COCK-CROW
Amour en latin faict amor; Or done provient d’amour la mort, Et, par avant, soulcy qui mord, Deuil, plours, pieges, forfaitz, remord . ..
BLASON D’AMOUR
If Julien had had a little of that discernment which he so gratuitously supposed himself to possess, he might have congratulated himself next day on the effect produced by his visit to Verrieres. His absence had caused his clumsiness to be forgotten. All that day too, he was inclined to sulk; towards nightfall a preposterous idea occurred to him, and he imparted it to Madame de Renal with a rare intrepidity.
No sooner had they sat down in the garden than, without waiting for a sufficient cloak of darkness, Julien put his lips to Madame de Renal’s ear, and, at the risk of compromising her horribly, said to her:
‘Tonight, Ma’am, at two o’clock, I am coming to your room, I have something to say to you.’
Julien was trembling lest his request should be granted; the part of a seducer was so horrible a burden that if he had been free to follow his own inclination, he would have retired to his room for some days, and not set eyes on the ladies again. He realised that, by his clever tactics of yesterday, he had squandered all the promise of the day before, and really he did not know where to turn.
Madame de Renal replied with a genuine and by no means exaggerated indignation to the impertinent announcement which Julien had had the audacity to make. He thought he could read scorn in her brief answer. It was certain that in this answer, uttered in the lowest of tones, the word ‘Fie!’ had figured. Making the excuse that he had something to say to the children, Julien went up to their room, and on his return placed himself by the side of Madame Derville and at a distance from Madame de Renal. He thus removed from himself all possibility of taking her hand. The conversation took a serious turn, and Julien held his own admirably, apart from a few intervals of silence during which he cudgelled his brains. ‘Why cannot I think of some fine plan,’ he asked himself, ‘to force Madame de Renal to show me those unmistakable marks of affection which made me imagine, three days ago, that she was mine!’

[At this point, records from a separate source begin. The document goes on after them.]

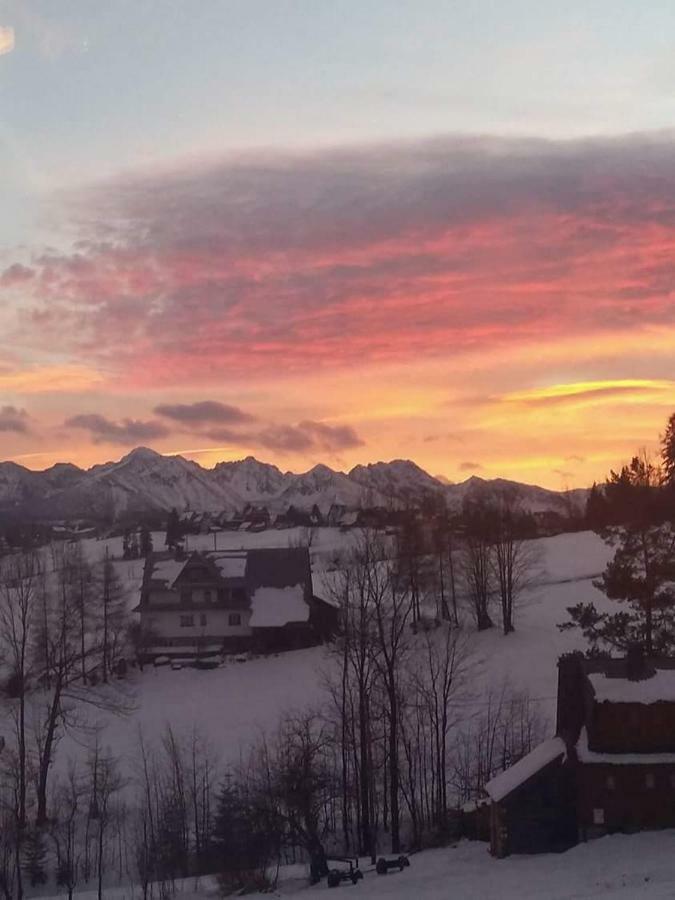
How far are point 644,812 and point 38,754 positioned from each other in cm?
2807

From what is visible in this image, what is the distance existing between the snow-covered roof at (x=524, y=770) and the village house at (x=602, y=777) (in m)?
0.03

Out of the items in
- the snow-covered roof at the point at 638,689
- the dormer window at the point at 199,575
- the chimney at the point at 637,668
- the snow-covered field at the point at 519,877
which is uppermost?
the dormer window at the point at 199,575

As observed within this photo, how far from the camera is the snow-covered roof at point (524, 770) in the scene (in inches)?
1147

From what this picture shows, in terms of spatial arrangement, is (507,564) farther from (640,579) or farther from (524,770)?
(524,770)

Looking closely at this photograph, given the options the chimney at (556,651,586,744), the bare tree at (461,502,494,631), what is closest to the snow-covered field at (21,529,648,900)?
the bare tree at (461,502,494,631)

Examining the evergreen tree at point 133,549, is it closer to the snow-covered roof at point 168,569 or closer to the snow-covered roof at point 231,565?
the snow-covered roof at point 168,569

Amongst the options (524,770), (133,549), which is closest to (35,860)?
(524,770)

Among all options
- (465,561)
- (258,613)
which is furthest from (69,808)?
(465,561)

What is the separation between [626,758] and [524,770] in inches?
122

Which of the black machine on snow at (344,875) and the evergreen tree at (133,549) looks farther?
the evergreen tree at (133,549)

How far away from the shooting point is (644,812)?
92.4 ft

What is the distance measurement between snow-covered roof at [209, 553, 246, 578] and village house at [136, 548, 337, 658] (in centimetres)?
7

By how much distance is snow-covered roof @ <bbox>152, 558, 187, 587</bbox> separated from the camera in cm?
7325

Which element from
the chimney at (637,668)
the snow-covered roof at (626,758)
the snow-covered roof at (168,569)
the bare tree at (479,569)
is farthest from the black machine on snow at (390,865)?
the snow-covered roof at (168,569)
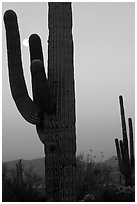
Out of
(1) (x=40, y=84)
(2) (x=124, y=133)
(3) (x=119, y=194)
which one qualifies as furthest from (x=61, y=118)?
(3) (x=119, y=194)

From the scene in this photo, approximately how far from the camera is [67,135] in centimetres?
406

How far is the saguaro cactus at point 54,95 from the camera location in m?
3.96

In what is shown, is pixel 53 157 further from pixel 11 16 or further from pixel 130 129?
pixel 130 129

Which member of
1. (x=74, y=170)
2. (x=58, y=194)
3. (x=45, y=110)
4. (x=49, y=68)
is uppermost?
(x=49, y=68)

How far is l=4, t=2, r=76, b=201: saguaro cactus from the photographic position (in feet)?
13.0

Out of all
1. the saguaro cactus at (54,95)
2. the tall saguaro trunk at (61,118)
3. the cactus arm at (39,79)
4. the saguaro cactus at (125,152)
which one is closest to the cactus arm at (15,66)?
the saguaro cactus at (54,95)

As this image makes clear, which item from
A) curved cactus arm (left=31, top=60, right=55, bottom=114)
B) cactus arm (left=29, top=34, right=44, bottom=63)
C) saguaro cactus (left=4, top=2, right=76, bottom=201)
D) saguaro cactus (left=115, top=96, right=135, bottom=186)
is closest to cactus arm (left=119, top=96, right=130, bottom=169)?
saguaro cactus (left=115, top=96, right=135, bottom=186)

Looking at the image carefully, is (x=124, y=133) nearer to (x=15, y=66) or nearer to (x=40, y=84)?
(x=15, y=66)

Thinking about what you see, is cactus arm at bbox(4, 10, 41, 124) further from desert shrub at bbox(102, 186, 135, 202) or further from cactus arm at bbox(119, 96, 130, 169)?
desert shrub at bbox(102, 186, 135, 202)

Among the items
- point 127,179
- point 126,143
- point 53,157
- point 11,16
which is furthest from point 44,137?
point 127,179

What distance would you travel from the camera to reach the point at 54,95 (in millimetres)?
4102

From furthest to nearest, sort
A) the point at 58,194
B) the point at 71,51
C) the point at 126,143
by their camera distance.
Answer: the point at 126,143, the point at 71,51, the point at 58,194

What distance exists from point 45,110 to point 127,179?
9.66m

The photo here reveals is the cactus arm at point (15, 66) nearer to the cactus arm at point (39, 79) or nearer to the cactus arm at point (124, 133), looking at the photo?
the cactus arm at point (39, 79)
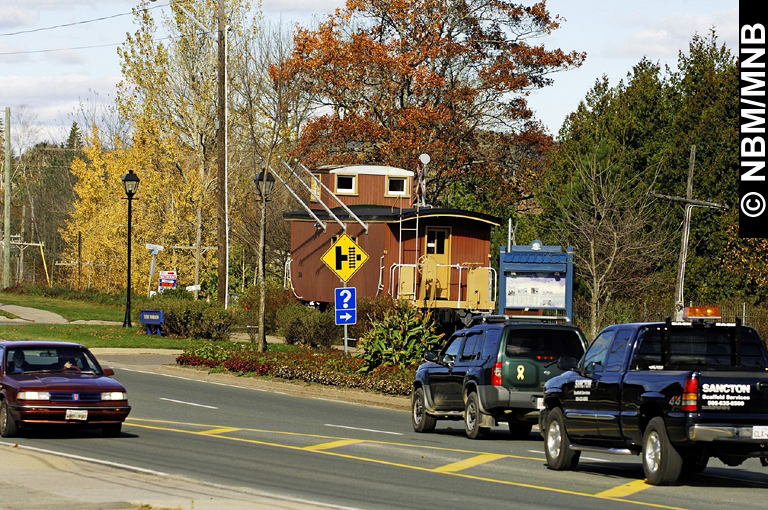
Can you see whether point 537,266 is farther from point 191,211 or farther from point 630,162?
point 191,211

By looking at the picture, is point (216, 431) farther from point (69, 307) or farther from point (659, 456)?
point (69, 307)

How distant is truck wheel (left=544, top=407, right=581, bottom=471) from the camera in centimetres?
1444

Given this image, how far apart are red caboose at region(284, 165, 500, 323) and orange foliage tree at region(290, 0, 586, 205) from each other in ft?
18.2

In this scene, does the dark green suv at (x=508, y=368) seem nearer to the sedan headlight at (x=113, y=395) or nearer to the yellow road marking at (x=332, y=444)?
the yellow road marking at (x=332, y=444)

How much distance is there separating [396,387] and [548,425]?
11.3 metres

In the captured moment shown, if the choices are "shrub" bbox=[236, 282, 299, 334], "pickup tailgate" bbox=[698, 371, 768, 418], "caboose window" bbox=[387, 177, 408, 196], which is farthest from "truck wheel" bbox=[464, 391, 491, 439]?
"caboose window" bbox=[387, 177, 408, 196]

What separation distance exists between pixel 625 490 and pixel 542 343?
18.3ft

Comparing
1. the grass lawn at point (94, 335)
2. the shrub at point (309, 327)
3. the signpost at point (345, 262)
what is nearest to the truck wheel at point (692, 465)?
the signpost at point (345, 262)

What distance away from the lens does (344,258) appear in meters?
30.8

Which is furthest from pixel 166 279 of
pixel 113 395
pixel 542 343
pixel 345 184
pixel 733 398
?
pixel 733 398

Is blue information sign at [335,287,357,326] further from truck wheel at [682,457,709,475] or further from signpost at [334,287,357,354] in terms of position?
truck wheel at [682,457,709,475]

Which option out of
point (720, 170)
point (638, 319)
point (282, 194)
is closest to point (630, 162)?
point (720, 170)

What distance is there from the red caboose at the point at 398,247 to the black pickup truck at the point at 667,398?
23.5 metres

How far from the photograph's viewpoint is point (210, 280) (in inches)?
2304
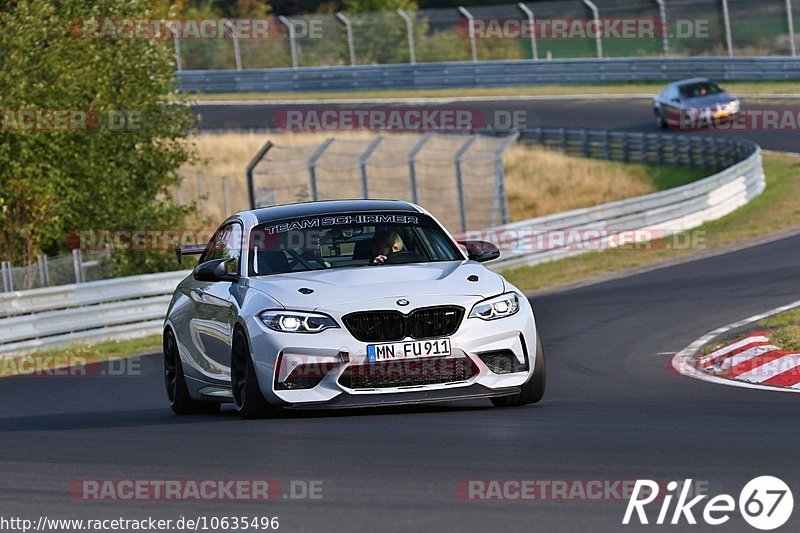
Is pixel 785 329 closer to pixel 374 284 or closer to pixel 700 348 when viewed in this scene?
pixel 700 348

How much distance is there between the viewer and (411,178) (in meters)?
28.1

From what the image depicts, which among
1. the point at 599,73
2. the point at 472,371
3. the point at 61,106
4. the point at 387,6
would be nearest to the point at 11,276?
the point at 61,106

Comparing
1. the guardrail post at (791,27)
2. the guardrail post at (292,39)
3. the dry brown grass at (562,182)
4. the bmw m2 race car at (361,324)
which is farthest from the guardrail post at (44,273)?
the guardrail post at (292,39)

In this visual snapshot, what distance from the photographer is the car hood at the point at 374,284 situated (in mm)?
9375

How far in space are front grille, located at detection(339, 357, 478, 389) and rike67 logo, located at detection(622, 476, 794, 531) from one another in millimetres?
2854

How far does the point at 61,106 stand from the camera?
82.4ft

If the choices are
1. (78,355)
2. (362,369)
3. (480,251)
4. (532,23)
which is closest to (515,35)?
(532,23)

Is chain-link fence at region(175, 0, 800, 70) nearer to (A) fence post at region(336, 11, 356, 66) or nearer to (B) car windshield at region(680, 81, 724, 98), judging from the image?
(A) fence post at region(336, 11, 356, 66)

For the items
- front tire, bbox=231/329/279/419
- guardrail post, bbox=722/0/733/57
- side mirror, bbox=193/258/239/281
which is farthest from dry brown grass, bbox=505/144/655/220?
front tire, bbox=231/329/279/419

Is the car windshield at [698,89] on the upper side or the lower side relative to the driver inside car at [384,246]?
lower

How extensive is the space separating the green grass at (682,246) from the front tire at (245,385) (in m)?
13.7

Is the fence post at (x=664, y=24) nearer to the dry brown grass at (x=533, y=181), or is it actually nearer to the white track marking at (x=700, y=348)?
the dry brown grass at (x=533, y=181)

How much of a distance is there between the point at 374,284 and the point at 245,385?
3.45 feet

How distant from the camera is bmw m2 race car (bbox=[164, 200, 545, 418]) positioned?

Julien was extremely disconcerted by the almost desperate situation into which he had been led. And yet nothing could have embarrassed him so much as success.
When the party broke up at midnight, his pessimism led him to believe that Madame Derville looked upon him with contempt, and that probably he stood no higher in the favour of Madame de Renal.
Being in an extremely bad temper and deeply humiliated, Julien could not sleep. He was a thousand leagues from any thought of abandoning all pretence, all his plans, and of living from day to day with Madame de Renal, contenting himself like a child with the happiness that each day would bring.
He wearied his brain in devising clever stratagems; a moment later, he felt them to be absurd; he was in short extremely wretched, when two struck from the clock tower.
This sound aroused him as the crow of the cock aroused Saint Peter. He saw himself arrived at the moment of the most distressing event. He had not thought once again of his impertinent suggestion, from the moment in which he had made it. It had met with so hostile a reception!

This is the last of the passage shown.